Before the German invasion of the Soviet-occupied borderlands in 1941, diplomats in Lithuania issued visas to help Jews escape east across Russia and through Japan. L.P.J. de Decker, the Dutch Ambassador in Riga, Latvia, authorized the Honourary Dutch Consul in Kovno, now the Lithuanian city of Kaunas, Jan Zwartendijk to issue an official stamp to the effect that no visa was required for Curaçao, a Dutch colony in the Caribbean. Both knew that entry was dependent on the discretion of the Governor of Curaçao to allow Jews in, and he had no intention of doing so. But with that stamp, the Japanese Consul Chiune Sugihara in Kovno could write transit visas through Japan so Jews could escape. No Jews in fact went to Curaçao. The Polish Ambassador in Tokyo, Tadeusz Romer, managed to help many get visas for North and South American countries. Sir Thomas Preston, the British representative in Kovno issued 1,200 Palestine certificates for Jews to escape to British Mandate Palestine.

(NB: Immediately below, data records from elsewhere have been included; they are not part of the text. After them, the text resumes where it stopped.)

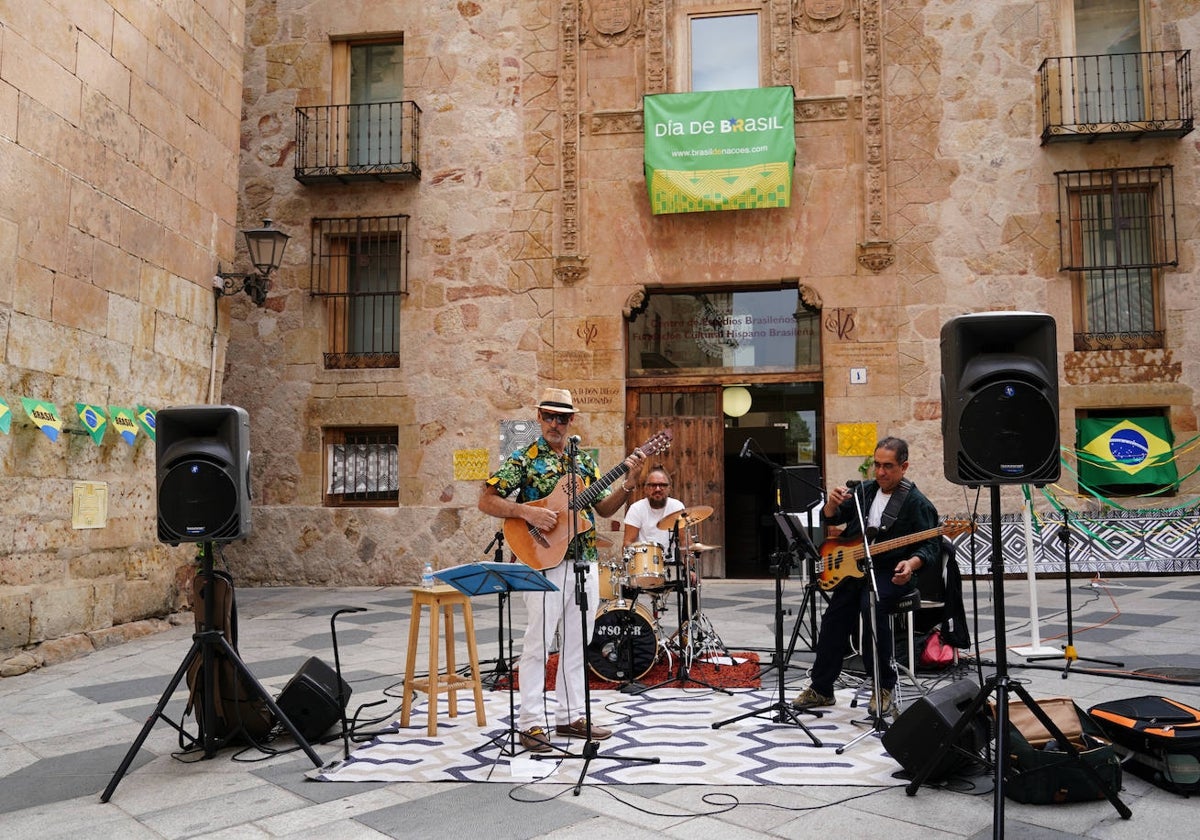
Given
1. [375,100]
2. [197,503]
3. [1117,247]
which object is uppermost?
[375,100]

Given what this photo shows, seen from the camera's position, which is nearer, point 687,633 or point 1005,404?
point 1005,404

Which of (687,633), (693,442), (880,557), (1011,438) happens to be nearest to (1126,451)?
(693,442)

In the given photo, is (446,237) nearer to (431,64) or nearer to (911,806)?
(431,64)

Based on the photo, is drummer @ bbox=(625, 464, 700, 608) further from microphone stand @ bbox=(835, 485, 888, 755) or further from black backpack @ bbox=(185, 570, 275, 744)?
black backpack @ bbox=(185, 570, 275, 744)

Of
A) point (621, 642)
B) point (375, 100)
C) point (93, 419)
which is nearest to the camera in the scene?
point (621, 642)

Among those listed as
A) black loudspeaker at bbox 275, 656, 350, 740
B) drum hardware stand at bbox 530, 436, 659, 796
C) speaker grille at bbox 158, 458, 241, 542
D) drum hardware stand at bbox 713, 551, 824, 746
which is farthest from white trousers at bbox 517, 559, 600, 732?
speaker grille at bbox 158, 458, 241, 542

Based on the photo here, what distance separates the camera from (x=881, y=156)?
13.7 m

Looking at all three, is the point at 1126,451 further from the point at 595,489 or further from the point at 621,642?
the point at 595,489

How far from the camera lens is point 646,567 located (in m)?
7.34

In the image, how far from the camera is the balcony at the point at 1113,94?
13.2 meters

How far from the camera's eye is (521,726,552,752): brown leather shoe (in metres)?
5.24

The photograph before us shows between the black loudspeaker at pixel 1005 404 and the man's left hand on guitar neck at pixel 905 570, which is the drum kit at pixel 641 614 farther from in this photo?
the black loudspeaker at pixel 1005 404

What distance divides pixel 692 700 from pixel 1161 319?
1028 cm

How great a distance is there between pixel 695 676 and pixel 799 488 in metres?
1.78
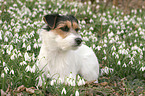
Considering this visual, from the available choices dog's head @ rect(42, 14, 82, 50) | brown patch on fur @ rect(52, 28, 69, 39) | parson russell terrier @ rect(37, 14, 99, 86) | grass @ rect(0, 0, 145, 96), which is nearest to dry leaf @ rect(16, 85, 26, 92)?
grass @ rect(0, 0, 145, 96)

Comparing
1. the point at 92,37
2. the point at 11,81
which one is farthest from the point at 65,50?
the point at 92,37

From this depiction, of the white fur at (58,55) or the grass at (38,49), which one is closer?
the grass at (38,49)

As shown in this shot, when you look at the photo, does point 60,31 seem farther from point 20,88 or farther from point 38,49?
point 38,49

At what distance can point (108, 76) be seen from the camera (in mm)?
4945

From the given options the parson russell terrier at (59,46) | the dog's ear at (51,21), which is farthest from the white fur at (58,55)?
the dog's ear at (51,21)

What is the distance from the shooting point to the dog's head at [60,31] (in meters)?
3.58

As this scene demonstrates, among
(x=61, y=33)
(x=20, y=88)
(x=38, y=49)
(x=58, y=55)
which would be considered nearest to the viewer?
(x=20, y=88)

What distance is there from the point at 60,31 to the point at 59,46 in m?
0.29

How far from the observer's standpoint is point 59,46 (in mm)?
3746

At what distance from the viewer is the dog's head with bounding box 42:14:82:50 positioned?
11.8 ft

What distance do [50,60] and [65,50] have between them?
0.37 metres

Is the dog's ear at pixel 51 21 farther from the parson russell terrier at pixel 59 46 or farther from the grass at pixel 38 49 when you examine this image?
the grass at pixel 38 49

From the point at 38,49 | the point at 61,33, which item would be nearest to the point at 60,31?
the point at 61,33

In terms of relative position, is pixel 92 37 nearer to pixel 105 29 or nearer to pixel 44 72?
pixel 105 29
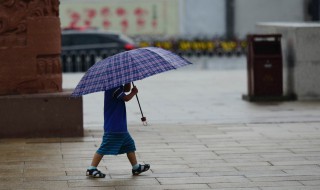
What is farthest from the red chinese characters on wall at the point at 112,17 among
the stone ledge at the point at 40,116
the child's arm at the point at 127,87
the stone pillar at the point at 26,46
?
the child's arm at the point at 127,87

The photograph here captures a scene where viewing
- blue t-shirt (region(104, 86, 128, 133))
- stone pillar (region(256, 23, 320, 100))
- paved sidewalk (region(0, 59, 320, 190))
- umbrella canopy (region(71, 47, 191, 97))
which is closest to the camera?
umbrella canopy (region(71, 47, 191, 97))

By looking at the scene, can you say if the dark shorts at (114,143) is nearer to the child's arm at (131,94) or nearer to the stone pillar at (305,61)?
the child's arm at (131,94)

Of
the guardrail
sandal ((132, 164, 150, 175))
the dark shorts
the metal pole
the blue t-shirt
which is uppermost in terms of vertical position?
the blue t-shirt

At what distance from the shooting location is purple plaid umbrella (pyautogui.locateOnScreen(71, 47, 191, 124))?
924cm

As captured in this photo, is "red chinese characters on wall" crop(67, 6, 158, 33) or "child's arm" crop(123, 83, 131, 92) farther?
"red chinese characters on wall" crop(67, 6, 158, 33)

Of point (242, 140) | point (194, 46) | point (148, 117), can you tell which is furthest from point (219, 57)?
point (242, 140)

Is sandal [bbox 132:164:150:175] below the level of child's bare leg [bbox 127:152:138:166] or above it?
below

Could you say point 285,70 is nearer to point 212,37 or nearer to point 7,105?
point 7,105

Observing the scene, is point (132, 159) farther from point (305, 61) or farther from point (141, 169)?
point (305, 61)

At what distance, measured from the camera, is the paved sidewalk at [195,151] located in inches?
372

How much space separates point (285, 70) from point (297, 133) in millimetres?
5120

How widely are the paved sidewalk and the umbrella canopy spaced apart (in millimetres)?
1015

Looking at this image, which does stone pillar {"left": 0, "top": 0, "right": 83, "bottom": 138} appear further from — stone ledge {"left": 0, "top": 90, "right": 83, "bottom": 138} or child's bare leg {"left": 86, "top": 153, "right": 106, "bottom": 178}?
child's bare leg {"left": 86, "top": 153, "right": 106, "bottom": 178}

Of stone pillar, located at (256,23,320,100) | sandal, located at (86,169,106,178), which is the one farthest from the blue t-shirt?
stone pillar, located at (256,23,320,100)
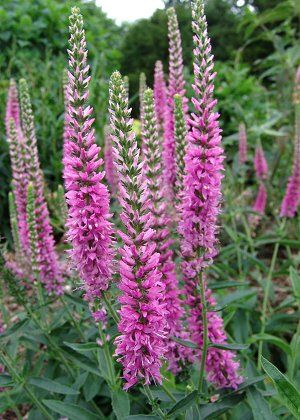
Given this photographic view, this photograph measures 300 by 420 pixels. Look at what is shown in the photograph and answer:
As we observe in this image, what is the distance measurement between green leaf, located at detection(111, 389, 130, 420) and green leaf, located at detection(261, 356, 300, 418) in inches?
37.9

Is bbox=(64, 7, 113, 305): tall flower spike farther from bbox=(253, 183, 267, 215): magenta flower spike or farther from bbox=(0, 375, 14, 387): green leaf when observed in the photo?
bbox=(253, 183, 267, 215): magenta flower spike

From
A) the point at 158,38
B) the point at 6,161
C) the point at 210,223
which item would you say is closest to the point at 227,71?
the point at 158,38

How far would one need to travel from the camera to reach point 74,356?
10.9ft

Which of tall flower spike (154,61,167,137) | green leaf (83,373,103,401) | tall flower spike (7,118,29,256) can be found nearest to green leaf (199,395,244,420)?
green leaf (83,373,103,401)

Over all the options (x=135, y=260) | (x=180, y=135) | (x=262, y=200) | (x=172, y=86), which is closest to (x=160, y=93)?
(x=172, y=86)

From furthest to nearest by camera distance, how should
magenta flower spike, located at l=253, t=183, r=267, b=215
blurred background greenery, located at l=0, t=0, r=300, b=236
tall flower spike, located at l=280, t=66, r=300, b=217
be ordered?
blurred background greenery, located at l=0, t=0, r=300, b=236
magenta flower spike, located at l=253, t=183, r=267, b=215
tall flower spike, located at l=280, t=66, r=300, b=217

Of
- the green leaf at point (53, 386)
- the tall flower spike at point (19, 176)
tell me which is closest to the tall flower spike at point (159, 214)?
the green leaf at point (53, 386)

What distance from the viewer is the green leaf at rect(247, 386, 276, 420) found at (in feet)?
9.40

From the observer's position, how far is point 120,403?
2.89 meters

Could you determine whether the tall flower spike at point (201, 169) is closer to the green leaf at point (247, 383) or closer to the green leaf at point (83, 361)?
the green leaf at point (247, 383)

Per Anger was in the Swedish Legation in Budapest when it was occupied by Germany in 1944. He worked closely with Raoul Wallenberg who had come to Budapest to keep the Jews there safe from the deportations that had taken their fellow Hungarian Jews in most cases to their deaths. In his memoir of that time, Anger writes about how the Jews who had received Swedish passports joked how they didn’t “look” Swedish. Consular staff from Spain, Portugal, Switzerland, Sweden and the Vatican along with Churchmen and individuals combined efforts to save Jews, first from deportation and then from the antisemitic Arrow Cross thugs who captured and murdered many. An “International Ghetto” was set up which contrasted the ghettos the Germans had established for imprisonment and death. The Budapest International Ghetto was made up of safe houses where Jews would be unmolested, and was overseen and protected by the diplomats. It was a community diplomatic endeavour which saved the last Hungarian Jewish community from extinction.
Each country has a process for immigration and would-be immigrants must respect and submit to that process. But a sense of humanity must also be part of the equation. The longer people – and children – are forced to live in traumatic situations, the longer it will take them to regain their equilibrium, and the trauma continues, generation to generation. These diplomats have been in most cases honoured, now 80 years after their life-saving efforts. We recognise they did the right thing. Have we learned nothing?
I am grateful to Alberto Dorfzaun and Eva Zelig for the information on Ecuador, and to Arlette Stuip for information on Jan Zwartendijk, L.P.J. de Decker, and Tadeusz Romer.